[Stored dataset items]
....................

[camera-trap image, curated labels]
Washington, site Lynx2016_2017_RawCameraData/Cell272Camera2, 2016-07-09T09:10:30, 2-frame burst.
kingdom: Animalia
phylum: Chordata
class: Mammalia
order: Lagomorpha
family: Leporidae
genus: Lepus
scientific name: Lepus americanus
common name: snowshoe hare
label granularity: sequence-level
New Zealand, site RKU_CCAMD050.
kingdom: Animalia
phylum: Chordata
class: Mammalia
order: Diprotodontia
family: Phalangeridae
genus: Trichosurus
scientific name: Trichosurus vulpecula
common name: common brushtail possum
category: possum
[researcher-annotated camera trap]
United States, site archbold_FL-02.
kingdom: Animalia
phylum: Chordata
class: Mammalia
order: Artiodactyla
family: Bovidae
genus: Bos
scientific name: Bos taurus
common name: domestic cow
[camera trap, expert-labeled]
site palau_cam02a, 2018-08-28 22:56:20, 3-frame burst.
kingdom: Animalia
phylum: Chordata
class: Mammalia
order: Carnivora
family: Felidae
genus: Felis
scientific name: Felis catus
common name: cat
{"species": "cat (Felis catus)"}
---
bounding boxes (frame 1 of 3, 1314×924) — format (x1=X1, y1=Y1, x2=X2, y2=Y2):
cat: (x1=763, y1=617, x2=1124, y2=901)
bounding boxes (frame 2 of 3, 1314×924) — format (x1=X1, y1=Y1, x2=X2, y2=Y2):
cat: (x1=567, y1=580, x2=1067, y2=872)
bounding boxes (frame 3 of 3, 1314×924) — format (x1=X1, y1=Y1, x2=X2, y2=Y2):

....................

→ Problem to solve
Please give the number of lines above that contain "site", without any other words.

→ Written solution
4